You can hold conversations.
And still be battling something internally every single day.
For 13 years, I fought in silence.
There were seasons where I tried to “cut back.”
There were months where I told myself, “Okay, only on weekends.”
There were times I swore, “I’m done.”
And then… I wasn’t.
Because it wasn’t just about alcohol.
It was about:
-
Escaping emotions.
-
Avoiding hard conversations.
-
Numbing disappointment.
-
Dimming anxiety.
-
Silencing self-doubt.
Sobriety isn’t just removing a substance.
It’s removing the shield.
And I wasn’t ready to feel everything yet.
The Hard Truth: I Lost Time
This is the part that still makes my chest tighten.
I wish I would have done this sooner.
I wish 25-year-old me could see what 37-year-old me sees now.
I wish I had trusted myself earlier.
I wish I hadn’t minimized it.
I wish I hadn’t waited for the internal breaking point.
Because my life now?
It’s peaceful.
It’s clear.
It’s aligned.
It’s purposeful.
And I can’t help but wonder how much earlier that peace could have started.
But here’s what I’ve learned:
Regret can either anchor you to the past — or fuel you forward.
I choose fuel.
The Switch Didn’t Flip Because Life Got Easier
Let me be clear.
I did not get sober because everything was perfect.
I got sober because I realized I was tired of living at 60% of my potential.
There wasn’t one catastrophic event.
There wasn’t a public meltdown.
There wasn’t a dramatic intervention.
There was just a quiet realization:
“If I keep going like this, I will never become who I’m meant to be.”
And that thought scared me more than quitting.
The First 30 Days: Brutal Honesty
The first 30 days were not glamorous at all.
There were:
-
Cravings.
-
Mood swings.
-
Sleepless nights.
-
Anxiety spikes.
-
Social discomfort.
-
A strange emptiness.
I had to sit with myself without numbing anything.
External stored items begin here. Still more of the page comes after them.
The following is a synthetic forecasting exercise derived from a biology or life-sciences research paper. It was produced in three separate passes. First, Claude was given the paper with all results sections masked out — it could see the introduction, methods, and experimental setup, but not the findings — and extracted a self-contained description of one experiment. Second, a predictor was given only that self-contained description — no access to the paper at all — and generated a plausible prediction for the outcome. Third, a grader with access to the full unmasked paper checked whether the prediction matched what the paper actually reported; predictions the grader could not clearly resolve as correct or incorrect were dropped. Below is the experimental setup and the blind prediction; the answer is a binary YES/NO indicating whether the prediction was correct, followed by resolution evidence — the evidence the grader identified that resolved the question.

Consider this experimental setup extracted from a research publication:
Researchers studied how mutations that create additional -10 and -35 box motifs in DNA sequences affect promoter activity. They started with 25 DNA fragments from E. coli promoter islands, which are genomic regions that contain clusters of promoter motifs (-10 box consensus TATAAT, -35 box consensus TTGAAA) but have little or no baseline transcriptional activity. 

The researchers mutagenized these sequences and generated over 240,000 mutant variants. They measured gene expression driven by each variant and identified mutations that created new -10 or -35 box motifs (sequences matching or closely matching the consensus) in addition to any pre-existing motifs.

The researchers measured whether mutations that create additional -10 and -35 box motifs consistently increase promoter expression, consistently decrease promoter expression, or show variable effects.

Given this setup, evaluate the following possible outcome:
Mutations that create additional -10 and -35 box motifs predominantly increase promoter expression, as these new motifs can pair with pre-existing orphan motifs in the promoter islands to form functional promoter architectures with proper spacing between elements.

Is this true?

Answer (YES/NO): NO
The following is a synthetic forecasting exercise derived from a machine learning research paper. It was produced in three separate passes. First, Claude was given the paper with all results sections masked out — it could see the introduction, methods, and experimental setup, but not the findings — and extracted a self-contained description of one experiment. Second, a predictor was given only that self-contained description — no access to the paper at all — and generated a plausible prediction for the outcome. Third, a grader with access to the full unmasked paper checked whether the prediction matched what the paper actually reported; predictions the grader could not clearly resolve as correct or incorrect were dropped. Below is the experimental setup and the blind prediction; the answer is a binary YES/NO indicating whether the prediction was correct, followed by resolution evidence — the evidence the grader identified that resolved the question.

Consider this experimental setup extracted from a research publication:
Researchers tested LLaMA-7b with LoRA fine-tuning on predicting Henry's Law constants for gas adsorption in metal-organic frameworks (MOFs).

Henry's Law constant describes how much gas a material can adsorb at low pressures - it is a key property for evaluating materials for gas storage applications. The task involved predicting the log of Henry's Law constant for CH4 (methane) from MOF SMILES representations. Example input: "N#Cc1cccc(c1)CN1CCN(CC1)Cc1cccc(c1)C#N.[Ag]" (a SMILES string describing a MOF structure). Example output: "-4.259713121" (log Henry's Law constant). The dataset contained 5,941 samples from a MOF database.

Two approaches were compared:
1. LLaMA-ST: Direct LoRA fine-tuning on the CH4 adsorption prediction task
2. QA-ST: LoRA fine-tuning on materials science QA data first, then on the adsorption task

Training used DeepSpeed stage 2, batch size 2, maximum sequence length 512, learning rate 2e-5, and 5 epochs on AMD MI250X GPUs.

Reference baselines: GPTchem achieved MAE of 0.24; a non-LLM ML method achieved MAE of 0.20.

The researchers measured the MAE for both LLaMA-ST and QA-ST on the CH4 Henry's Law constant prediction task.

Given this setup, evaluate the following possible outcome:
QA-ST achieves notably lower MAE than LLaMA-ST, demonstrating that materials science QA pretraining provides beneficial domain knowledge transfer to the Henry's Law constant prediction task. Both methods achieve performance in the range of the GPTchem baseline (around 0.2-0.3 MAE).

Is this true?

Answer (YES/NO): NO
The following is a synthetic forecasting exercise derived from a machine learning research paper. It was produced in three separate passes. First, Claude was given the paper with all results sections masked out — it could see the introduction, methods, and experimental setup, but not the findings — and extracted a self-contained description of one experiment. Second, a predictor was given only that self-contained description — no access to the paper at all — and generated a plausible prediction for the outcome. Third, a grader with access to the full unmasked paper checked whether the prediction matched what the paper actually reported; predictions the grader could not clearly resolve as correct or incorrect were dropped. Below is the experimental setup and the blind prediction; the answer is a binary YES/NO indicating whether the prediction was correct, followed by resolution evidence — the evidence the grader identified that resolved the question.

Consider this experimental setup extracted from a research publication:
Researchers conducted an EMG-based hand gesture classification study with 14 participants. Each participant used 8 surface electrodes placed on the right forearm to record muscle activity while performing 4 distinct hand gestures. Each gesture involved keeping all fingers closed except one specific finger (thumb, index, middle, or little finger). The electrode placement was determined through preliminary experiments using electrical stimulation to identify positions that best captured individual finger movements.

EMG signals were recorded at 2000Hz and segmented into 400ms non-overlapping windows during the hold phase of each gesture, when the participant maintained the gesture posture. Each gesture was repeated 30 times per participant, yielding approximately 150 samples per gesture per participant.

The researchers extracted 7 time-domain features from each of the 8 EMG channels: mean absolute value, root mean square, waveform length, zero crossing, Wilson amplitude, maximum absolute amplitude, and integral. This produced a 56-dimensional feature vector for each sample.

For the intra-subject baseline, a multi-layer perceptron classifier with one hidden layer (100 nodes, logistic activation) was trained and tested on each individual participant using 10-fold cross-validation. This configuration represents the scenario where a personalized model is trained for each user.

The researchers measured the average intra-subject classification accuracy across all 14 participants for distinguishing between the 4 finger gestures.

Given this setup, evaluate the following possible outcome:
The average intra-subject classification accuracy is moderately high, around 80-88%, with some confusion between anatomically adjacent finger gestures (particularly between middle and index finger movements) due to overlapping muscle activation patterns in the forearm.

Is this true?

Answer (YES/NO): NO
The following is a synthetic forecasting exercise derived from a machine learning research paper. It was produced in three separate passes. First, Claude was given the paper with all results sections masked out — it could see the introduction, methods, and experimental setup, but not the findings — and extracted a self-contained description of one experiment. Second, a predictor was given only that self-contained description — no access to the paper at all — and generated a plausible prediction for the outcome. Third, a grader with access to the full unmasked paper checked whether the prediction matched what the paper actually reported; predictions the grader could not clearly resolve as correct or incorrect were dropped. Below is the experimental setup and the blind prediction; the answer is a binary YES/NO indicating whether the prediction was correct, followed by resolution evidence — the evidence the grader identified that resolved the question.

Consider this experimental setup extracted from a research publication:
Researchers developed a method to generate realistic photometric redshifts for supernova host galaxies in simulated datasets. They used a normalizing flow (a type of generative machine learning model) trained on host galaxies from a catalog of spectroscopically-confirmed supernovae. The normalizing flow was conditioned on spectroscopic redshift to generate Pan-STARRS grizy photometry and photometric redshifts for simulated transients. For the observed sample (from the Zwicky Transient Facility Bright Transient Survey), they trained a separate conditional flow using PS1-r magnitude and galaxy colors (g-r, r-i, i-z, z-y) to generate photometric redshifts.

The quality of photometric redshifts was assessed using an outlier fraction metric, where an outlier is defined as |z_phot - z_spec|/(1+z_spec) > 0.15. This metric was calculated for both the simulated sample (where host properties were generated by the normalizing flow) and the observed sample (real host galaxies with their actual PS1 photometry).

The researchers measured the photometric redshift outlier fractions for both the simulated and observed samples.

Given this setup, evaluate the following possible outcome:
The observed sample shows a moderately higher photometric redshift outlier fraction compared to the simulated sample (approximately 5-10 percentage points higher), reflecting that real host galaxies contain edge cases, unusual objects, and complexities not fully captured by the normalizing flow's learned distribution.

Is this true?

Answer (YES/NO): NO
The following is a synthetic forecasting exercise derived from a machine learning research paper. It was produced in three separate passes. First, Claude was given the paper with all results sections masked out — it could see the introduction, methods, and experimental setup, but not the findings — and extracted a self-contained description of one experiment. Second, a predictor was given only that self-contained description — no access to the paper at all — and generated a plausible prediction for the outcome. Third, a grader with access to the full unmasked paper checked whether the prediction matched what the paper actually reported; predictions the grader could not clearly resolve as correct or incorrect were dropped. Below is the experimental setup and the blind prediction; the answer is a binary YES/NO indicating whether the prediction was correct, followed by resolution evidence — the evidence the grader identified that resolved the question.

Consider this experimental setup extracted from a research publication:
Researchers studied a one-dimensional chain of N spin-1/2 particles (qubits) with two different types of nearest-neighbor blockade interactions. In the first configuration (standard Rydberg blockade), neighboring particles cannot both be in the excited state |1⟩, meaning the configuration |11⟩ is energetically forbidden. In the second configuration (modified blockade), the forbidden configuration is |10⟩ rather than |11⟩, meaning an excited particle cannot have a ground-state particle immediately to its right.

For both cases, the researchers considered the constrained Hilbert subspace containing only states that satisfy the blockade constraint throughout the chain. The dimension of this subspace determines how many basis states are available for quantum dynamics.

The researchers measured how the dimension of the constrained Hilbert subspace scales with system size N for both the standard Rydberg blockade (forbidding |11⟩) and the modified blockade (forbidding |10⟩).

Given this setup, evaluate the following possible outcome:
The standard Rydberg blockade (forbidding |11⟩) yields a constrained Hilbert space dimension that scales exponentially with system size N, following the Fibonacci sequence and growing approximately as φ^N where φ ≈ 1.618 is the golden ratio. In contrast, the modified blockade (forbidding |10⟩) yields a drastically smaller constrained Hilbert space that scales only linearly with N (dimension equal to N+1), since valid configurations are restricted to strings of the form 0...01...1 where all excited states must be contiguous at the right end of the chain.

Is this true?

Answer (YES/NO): YES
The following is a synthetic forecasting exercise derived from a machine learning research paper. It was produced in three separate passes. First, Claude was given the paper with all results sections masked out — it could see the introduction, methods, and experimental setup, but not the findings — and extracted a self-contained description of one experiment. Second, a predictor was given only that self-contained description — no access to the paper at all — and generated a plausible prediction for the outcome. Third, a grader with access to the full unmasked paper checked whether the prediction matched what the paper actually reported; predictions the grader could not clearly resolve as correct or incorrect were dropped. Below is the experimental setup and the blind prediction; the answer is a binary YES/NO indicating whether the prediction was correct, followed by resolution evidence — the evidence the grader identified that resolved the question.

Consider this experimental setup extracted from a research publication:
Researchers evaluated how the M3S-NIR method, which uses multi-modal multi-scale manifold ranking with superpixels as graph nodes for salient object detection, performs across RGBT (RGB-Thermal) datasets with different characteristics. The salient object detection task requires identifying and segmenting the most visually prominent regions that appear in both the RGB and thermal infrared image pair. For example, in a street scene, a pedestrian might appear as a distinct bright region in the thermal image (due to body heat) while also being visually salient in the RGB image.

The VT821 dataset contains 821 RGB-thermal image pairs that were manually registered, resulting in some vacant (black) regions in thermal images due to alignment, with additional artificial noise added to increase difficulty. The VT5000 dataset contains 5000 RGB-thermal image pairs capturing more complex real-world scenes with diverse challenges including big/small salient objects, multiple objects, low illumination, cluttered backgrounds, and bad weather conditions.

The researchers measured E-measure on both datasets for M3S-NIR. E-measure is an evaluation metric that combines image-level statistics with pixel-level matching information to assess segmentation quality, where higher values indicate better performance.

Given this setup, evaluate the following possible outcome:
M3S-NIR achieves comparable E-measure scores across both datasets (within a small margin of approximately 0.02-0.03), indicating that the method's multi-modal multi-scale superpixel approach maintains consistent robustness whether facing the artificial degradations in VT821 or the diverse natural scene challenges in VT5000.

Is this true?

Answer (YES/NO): NO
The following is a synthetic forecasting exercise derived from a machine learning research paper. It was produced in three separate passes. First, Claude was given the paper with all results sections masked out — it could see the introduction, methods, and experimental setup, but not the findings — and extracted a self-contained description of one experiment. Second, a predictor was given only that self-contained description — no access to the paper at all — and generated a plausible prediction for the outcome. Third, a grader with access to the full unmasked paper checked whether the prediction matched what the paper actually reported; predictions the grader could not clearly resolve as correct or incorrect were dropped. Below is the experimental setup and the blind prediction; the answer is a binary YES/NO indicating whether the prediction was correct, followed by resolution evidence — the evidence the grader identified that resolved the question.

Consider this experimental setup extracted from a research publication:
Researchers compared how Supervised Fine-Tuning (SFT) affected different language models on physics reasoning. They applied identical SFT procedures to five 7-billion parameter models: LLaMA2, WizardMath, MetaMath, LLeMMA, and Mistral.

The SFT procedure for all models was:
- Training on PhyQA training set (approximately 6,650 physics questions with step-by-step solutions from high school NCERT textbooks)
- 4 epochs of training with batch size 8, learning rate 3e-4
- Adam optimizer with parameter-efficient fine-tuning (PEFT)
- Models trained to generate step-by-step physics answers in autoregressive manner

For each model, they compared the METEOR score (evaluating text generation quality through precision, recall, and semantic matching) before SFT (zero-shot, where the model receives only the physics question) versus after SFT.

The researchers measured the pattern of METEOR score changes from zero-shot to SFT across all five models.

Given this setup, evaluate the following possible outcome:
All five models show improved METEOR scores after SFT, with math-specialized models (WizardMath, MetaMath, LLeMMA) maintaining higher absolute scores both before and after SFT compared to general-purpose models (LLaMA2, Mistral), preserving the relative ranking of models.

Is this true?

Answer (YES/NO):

Do you know how loud your thoughts are when you remove the distraction?
I had to face:
-
The ways I hurt people.
-
The ways I disappointed myself.
-
The excuses I made.
-
The trauma I never processed.
Sobriety felt like stripping paint off a wall and seeing all the cracks underneath.
But here’s the thing about cracks…
You can’t repair what you refuse to see.
Around 60 Days: The Fog Began to Lift
Something subtle started happening.
My sleep improved.
My anxiety softened.
My skin cleared.
My eyes looked different.
My mornings felt lighter.
And the shame? It started losing its grip.
I wasn’t perfect.
I still had hard days.
But I began to feel something I hadn’t felt in years:
Control.
Not control over everything.
But control over myself.
And that changed everything.
Over 100 Days: I Started Meeting Myself
This is the part nobody prepares you for.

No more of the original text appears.